Sur l’appel incident
M. X-C Y qui obtenu en première instance la somme de 404,61 euros avec intérêts au taux légal à compter du 29 décembre 2017 et capitalisation des intérêts, sollicite en outre la somme de 4.216,46 euros de dommages et intérêts supplémentaires en réparation de l’intégralité de son préjudice.
Il ne justifie pas de la valeur à neuf de son bateau.
C’est dès lors à bon droit que le jugement a estimé qu’en principe de la réparation intégrale du préjudice sans perte ni profit, monsieur X-C Y se trouvait fondé à solliciter uniquement l’indemnisation de son préjudice à hauteur de la somme de 404,61 euros aux fins d’aboutir à l’indemnisation de son entier préjudice à hauteur de la somme de 8.092,15 euros, valeur du bateau avec vetusté déduite retenu par l’expert.
Le jugement sera confirmé et cette demande rejetée.

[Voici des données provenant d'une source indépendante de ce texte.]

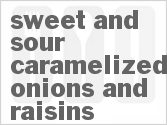 recipe for sweet-and-sour caramelized onions and raisins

Sur les demandes accessoires
La société FDL LOCAMER, partie perdante est condamnée à payer à Monsieur Z une somme de 1.500 euros au titre de l’article 700 du code de procédure civile.
PAR CES MOTIFS, LA COUR :
-CONFIRME le jugement rendu par le tribunal d’instance de Toulon le 17 mai 2018 dans l’intégralité de ses dispositions,
Y ajoutant,
- CONDAMNE la société FDL LOCAMER à payer à la société ALLIANZ IARD et monsieur X-C Y une somme de 1.500 euros au titre de l’article 700 du code de procédure civile,
- DEBOUTE les parties de leurs demandes autres ou plus amples,
- CONDAMNE la société FDL LOCAMER aux dépens recouvrés conformément à l’article 699 du code de procédure civile.